| Work instructions |
[1] In the reviews of Please Don't Tell, when did the first reviewer read an early draft of the book?
[2] Resume the reviews of Please Don't Tell, picking up after their final sentence.

| Document extract |
Profile Image for Rachel007.
431 reviews47 followers
June 3, 2016
I read an early draft of this book in January 2014 and feel so lucky. PLEASE DON'T TELL is a twisty fun novel about sisters, secrets, and revenge. It is perfect for fans of Pretty Little Liars and Damage Done by Amanda Panitch.
Profile Image for Paige.
45 reviews424 followers
February 11, 2021
See more of my reviews on The YA Kitten! My copy was an ARC I got as a reviewer for YA Books Central.
*Joy's friend is biracial with a Black mother and white father
*supporting character Cassius is Black and lives with vitiligo; another supporting character is half-Vietnamese
*Joy has more than a bit of an alcohol problem
*Grace has OCD with magical thinking
*November's time in an asylum offers commentary on how we treat mental illness and people who get emergency treatment for it

I can’t remember exactly when this book was first announced, but I’m pretty sure it’s been 2-3 years and I’ve been awaiting it since its announcement. I’M NOT USED TO WAITING THIS LONG FOR BOOKS. But my gut told me the wait would be worth it and I jumped on Please Don’t Tell as soon as a copy was offered to me. Good lord, was it worth the wait. If you’re a survivor of sexual abuse or assault, major trigger warning. This book is all about what happens when survivors are afraid or otherwise unable to tell someone about what happened to them.

From early on, it’s clear what Adam did to Grace: he sexually assaulted her. Whether it’s intended to be a surprise or not, it’s honestly in the novel’s favor that it can be figured out so early on. As Grace narrates the “before” and Joy narrates the “after” of Adam’s death, we see how he affected both of them and how the sisters’ relationship with one another broke down. Both of them are neck-deep in troubles at all times and it makes you want to take them to your bosom so you can make everything better for them.

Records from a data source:
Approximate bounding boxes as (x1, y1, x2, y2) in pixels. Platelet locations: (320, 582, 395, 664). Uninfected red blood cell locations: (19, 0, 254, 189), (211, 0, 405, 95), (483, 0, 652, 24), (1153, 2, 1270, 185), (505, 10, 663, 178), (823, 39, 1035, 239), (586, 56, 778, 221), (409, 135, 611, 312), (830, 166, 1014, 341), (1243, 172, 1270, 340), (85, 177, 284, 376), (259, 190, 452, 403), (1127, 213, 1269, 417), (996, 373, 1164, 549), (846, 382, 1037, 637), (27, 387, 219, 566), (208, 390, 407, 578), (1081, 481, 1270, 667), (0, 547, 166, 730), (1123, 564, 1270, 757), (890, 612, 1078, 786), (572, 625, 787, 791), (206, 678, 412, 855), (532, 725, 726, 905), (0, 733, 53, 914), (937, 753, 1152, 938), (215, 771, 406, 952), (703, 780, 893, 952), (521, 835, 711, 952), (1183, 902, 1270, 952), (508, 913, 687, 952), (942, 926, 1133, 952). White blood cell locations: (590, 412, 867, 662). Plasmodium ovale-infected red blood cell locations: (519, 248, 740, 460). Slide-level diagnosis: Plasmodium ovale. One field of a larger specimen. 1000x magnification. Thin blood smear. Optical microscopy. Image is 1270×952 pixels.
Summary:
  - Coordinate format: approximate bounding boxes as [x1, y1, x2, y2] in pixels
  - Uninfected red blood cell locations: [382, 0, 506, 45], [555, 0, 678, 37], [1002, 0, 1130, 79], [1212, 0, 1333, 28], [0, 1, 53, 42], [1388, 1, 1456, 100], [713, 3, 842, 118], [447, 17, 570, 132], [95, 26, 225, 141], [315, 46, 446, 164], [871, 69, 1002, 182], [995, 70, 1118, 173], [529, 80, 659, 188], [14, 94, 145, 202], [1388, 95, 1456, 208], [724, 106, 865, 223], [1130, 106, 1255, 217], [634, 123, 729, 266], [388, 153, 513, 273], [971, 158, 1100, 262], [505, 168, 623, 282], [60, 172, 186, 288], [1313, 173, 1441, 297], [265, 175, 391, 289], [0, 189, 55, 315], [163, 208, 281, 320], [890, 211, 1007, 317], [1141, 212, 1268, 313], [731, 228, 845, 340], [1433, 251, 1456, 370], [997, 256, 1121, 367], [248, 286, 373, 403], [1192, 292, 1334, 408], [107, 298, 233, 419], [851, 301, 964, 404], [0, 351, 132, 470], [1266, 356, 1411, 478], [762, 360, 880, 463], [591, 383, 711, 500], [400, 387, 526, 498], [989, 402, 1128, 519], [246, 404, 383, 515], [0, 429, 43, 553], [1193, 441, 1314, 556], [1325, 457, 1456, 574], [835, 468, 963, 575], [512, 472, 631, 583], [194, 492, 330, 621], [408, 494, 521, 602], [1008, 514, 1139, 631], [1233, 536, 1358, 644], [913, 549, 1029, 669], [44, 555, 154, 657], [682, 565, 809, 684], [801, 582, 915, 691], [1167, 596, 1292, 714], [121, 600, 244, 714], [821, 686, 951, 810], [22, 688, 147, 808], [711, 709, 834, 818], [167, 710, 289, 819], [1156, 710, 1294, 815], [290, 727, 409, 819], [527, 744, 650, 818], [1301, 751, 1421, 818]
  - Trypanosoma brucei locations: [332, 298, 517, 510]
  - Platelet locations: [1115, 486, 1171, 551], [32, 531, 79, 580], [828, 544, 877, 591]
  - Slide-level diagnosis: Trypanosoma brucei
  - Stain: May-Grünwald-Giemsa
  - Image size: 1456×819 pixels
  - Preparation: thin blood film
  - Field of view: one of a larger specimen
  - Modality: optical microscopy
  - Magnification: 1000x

| Responses |
[1] January 2014

[2]
Maybe what Adam did is so clear to me because I’m a fellow survivor. Grace is far worse off than I ever was–in addition to living with OCD and magical thinking before, she develops an eating disorder after–but we thought about what happened to us in the same roundabout ways.

Honestly, the title is so apt it hurts. Most of Grace and Joy’s harships come about because of those three words: “please don’t tell.” Whether they said it themselves or someone said it to them, they secrets they promise to keep put them on a one-way road to tragedy. Those words came from the mouth of the boy who sexually abused me and for some reason, twelve-year-old me did what he said for six months. Ten years later, I’m still dealing with how my life changed because of those words.

Though I concentrate on Grace above because she’s the one I have a personal connection with, Joy is no less interesting as blackmail drives her to find out what really happened the night Adam died and she deals with her own alcohol issues. Multiple blackouts, including one on the night of the party that makes us wonder if Joy really is the killer as the blackmailer claims.

Like I said. Both troubled.

In summary, Please Don’t Tell is an incredible read, but it’s going to hurt if you’ve personally been affected by the issues within its paces. The book took me a very long time to read because it hurt so bad even though the content itself was so brilliantly good.

It took me about half the book to figure out who was blackmailing Joy. That’s a bit unfortunate, but the full story of why and what happened to lead up to it is bound to surprise you like it did me.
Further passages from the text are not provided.